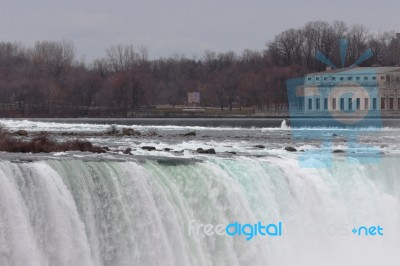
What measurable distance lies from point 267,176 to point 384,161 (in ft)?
18.8

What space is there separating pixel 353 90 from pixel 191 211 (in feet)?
282

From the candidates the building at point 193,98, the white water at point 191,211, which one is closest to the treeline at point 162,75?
the building at point 193,98

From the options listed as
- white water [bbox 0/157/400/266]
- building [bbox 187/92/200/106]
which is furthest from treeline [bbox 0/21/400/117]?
white water [bbox 0/157/400/266]

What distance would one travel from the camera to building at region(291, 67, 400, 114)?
10044 cm

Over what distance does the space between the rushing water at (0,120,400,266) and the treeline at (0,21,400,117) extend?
85.8 metres

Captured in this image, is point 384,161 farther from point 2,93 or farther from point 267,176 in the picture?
point 2,93

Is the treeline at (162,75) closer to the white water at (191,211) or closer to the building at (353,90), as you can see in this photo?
the building at (353,90)

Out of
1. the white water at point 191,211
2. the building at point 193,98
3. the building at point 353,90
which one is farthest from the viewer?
the building at point 193,98

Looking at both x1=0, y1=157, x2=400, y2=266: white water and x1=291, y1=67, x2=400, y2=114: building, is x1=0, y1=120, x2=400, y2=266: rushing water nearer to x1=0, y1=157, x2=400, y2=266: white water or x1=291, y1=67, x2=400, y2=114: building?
x1=0, y1=157, x2=400, y2=266: white water

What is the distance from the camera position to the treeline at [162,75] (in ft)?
376

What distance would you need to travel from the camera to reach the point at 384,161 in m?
25.4

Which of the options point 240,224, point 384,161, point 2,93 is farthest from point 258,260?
point 2,93

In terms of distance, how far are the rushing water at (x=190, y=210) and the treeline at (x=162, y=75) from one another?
85779 millimetres

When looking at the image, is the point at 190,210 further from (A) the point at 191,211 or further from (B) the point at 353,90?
(B) the point at 353,90
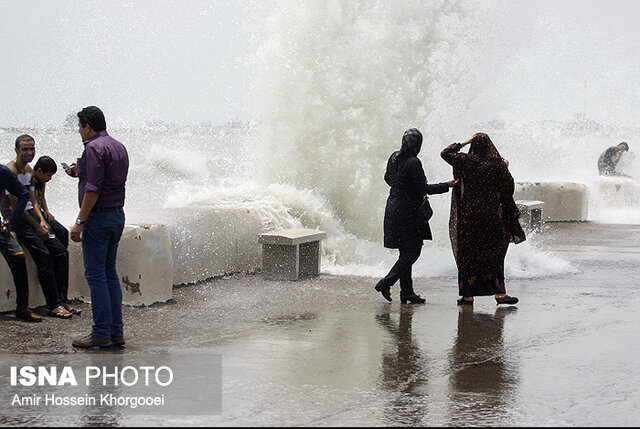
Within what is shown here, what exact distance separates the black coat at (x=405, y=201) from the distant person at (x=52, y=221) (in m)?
2.98

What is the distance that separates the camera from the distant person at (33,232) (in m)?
7.80

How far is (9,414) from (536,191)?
16.8 meters

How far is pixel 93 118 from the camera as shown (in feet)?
22.1

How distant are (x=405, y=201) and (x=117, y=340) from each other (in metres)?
3.30

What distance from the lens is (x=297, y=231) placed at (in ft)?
36.2

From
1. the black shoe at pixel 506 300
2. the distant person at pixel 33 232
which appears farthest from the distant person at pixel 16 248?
the black shoe at pixel 506 300

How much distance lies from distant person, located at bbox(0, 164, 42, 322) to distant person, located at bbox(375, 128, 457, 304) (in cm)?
325

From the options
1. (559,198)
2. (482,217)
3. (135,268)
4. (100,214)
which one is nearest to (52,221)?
(135,268)

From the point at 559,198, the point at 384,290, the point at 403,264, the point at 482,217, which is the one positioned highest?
the point at 482,217

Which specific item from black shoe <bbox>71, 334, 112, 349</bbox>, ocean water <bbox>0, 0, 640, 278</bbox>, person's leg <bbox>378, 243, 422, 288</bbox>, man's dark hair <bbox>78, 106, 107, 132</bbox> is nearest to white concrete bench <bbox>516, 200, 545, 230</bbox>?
ocean water <bbox>0, 0, 640, 278</bbox>

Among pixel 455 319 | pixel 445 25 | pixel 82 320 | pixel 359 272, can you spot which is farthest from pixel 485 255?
pixel 445 25

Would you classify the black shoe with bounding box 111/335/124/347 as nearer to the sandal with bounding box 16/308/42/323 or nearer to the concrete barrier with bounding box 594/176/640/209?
the sandal with bounding box 16/308/42/323

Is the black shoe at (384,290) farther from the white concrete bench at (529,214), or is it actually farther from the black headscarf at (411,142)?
the white concrete bench at (529,214)

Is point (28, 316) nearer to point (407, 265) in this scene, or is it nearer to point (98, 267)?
point (98, 267)
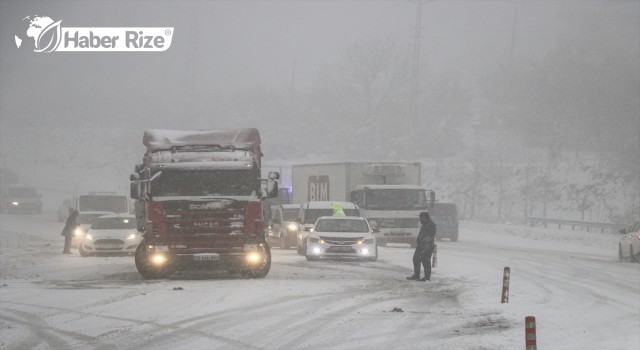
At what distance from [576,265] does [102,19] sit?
134 meters

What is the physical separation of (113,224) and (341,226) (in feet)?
24.5

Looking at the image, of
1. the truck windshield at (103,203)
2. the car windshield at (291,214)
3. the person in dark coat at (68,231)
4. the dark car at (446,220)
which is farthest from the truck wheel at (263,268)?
the dark car at (446,220)

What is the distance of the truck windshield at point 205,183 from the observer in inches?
805

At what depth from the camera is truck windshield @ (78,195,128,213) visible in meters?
37.9

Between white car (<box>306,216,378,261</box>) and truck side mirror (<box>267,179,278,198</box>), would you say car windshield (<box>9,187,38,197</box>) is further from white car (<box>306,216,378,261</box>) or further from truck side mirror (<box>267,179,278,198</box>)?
truck side mirror (<box>267,179,278,198</box>)

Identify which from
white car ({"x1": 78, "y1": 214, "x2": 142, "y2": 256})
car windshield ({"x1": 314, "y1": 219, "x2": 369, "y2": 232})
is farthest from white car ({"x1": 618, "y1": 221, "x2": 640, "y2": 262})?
white car ({"x1": 78, "y1": 214, "x2": 142, "y2": 256})

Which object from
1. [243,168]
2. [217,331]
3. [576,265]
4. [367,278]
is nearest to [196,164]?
[243,168]

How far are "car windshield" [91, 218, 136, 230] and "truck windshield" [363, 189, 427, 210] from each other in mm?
9924

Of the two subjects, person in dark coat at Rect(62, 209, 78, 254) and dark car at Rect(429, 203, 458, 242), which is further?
dark car at Rect(429, 203, 458, 242)

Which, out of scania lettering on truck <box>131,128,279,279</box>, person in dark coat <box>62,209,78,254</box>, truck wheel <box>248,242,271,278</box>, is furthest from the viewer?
person in dark coat <box>62,209,78,254</box>

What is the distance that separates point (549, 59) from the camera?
305ft

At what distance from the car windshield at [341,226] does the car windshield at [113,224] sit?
626 centimetres

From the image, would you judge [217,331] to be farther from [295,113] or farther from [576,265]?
[295,113]

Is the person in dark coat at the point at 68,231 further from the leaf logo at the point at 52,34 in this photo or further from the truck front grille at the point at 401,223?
the leaf logo at the point at 52,34
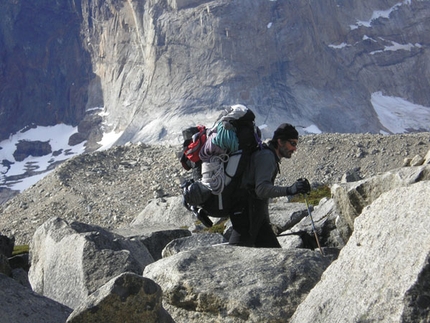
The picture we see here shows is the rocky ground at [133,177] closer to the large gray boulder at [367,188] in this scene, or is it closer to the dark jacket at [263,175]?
the large gray boulder at [367,188]

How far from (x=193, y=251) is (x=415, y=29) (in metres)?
151

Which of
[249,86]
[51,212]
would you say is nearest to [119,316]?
[51,212]

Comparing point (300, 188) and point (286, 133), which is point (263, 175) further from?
point (286, 133)

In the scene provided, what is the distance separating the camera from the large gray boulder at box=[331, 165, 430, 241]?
751 centimetres

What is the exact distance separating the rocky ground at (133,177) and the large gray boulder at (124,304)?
40606 mm

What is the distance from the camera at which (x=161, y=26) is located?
4599 inches

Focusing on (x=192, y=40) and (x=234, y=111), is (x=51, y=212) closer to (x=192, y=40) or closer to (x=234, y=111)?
(x=234, y=111)

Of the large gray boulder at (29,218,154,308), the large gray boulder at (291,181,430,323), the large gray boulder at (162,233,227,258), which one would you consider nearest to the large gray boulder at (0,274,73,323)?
the large gray boulder at (29,218,154,308)

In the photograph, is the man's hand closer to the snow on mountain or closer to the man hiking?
the man hiking

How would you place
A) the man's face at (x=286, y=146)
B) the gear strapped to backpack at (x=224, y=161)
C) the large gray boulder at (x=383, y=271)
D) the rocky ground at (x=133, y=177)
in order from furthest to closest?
the rocky ground at (x=133, y=177), the man's face at (x=286, y=146), the gear strapped to backpack at (x=224, y=161), the large gray boulder at (x=383, y=271)

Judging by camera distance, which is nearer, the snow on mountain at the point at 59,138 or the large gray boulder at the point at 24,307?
the large gray boulder at the point at 24,307

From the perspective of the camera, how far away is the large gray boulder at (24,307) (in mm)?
6766

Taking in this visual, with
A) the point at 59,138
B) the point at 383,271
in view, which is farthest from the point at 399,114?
the point at 383,271

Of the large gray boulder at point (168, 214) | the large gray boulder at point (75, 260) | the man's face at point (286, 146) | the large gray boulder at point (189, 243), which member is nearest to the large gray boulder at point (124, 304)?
the large gray boulder at point (75, 260)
==================================================
Challenge
Starting with the line that contains "Judging by camera", output every line through the end of the listing above, unchanged.

Response below
Judging by camera distance, which is nearer, the snow on mountain at the point at 59,138 or the large gray boulder at the point at 24,307?
the large gray boulder at the point at 24,307

From the perspective of the camera, how far away is the large gray boulder at (24,307) (in mm)?
6766

Taking in this visual, with
A) the point at 59,138
B) the point at 383,271
in view, which is farthest from the point at 399,114?
the point at 383,271

Of the large gray boulder at point (168, 214) | the large gray boulder at point (75, 260) | the man's face at point (286, 146) | the large gray boulder at point (189, 243), which member is nearest to the large gray boulder at point (124, 304)?
the large gray boulder at point (75, 260)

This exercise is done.